*Consegna A*
In quale paese è stato catturato Cesare Battisti secondo il brano selezionato?

── Brano selezionato ──

Il nuovo presidente brasiliano Jair Bolsonaro lo aveva promesso e ha mantenuto l’impegno. Pochi giorni dopo la sua entrata in carica i servizi segreti brasiliani (coadiuvati da quelli italiani) hanno finalmente catturato in Bolivia il terrorista latitante Cesare Battisti e il pluriomicida è stato subito trasferito in Italia per scontare 30 anni di galera per i suoi delitti.
Coperto dai governi brasiliani precedenti e dalla sinistra internazionale Battisti era prudentemente sparito già a metà dicembre dopo oltre trent’anni di dorata latitanza.
Un bel biglietto da visita e di efficienza per Bolsonaro, dal primo gennaio entrato in carica come 38° presidente della Federazione degli Stati Brasiliani eletto a fine ottobre raccogliendo la maggioranza assoluta dei voti, ma anche l’unanime sdegno della stampa “progressista”.
Secondo queste fonti il personaggio ha tutte le caratteristiche per non piacere, ma è interessante cercare invece di approfondire i perché di questo successo dopo oltre un quindicennio di presidenza del “Partito dei lavoratori” prima con Luiz Lula Da Silva poi con il suo braccio destro Dilma Rousseff, entrambi incriminati (Lula anche arrestato) per manifesta corruzione.

───
── Dati di ingresso ──

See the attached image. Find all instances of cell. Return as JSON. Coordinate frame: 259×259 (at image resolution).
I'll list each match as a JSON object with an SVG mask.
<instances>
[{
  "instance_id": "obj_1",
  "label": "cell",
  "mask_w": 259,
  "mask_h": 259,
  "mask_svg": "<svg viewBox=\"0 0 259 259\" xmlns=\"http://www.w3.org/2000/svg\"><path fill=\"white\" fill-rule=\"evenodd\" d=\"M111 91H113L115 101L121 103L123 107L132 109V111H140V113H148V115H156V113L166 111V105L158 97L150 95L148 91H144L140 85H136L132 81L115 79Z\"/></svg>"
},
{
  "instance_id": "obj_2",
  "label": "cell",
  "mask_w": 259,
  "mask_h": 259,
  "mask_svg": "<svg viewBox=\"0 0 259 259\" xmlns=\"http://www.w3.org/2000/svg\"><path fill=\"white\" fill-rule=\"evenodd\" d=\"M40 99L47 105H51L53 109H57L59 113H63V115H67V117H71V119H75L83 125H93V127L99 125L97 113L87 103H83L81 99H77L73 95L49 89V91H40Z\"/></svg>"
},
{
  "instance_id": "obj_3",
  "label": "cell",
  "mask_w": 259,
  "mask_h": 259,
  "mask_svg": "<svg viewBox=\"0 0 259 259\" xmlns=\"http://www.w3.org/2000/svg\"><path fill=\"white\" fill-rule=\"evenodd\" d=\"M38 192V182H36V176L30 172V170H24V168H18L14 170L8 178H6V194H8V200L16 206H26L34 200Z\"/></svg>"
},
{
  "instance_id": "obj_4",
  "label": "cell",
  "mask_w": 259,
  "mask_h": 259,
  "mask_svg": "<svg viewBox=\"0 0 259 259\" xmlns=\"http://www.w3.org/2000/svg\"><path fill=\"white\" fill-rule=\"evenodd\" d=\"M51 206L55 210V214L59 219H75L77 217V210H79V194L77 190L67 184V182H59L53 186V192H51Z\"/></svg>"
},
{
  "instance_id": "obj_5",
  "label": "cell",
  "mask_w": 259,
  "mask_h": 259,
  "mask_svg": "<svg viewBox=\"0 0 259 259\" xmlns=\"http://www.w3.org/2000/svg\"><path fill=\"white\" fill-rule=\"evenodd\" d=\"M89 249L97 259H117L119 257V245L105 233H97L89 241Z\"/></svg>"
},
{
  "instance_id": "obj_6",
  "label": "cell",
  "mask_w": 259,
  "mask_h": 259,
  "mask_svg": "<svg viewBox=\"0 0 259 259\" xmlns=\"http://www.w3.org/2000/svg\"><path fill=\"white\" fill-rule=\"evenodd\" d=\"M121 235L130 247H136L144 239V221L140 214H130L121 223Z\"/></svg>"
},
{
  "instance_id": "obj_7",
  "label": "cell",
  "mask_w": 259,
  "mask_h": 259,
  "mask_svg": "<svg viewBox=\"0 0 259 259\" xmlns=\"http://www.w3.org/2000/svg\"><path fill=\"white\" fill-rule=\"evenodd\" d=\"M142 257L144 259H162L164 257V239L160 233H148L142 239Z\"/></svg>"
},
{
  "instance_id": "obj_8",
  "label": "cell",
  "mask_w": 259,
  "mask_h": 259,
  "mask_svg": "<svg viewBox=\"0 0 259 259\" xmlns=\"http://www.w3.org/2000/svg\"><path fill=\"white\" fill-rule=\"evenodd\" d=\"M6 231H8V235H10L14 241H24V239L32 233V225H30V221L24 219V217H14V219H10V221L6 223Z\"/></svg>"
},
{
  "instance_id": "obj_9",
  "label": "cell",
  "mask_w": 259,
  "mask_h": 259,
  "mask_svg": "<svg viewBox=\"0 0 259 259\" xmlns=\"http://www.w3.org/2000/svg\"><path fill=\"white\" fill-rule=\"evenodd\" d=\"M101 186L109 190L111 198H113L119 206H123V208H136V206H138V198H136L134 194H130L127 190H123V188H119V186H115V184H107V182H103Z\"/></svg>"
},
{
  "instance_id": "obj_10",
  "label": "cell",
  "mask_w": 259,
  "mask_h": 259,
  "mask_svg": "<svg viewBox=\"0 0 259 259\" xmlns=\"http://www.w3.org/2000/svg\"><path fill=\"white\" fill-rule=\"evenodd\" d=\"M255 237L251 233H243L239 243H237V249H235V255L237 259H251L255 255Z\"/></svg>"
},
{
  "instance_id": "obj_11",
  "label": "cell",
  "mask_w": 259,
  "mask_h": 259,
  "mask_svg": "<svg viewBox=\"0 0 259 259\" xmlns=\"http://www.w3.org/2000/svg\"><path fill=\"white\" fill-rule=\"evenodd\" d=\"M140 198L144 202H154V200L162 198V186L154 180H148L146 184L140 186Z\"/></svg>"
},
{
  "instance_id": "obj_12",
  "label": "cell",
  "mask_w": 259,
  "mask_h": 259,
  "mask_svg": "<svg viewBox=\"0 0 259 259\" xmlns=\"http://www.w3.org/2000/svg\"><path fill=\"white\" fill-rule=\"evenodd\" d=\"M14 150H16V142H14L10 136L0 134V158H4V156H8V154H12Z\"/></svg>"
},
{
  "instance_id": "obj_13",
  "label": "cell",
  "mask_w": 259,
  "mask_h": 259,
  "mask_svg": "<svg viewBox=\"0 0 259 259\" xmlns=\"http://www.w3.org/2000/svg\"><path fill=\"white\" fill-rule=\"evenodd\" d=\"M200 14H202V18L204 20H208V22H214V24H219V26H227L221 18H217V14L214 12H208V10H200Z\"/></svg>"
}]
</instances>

───

*Consegna B*
Estrai dalle voci ogni riga che contiene la stringa "instances" e riportala. Maiuscole e minuscole contano.

*Soluzione completa A*
In Bolivia.

*Soluzione completa B*
See the attached image. Find all instances of cell. Return as JSON. Coordinate frame: 259×259 (at image resolution).
<instances>
</instances>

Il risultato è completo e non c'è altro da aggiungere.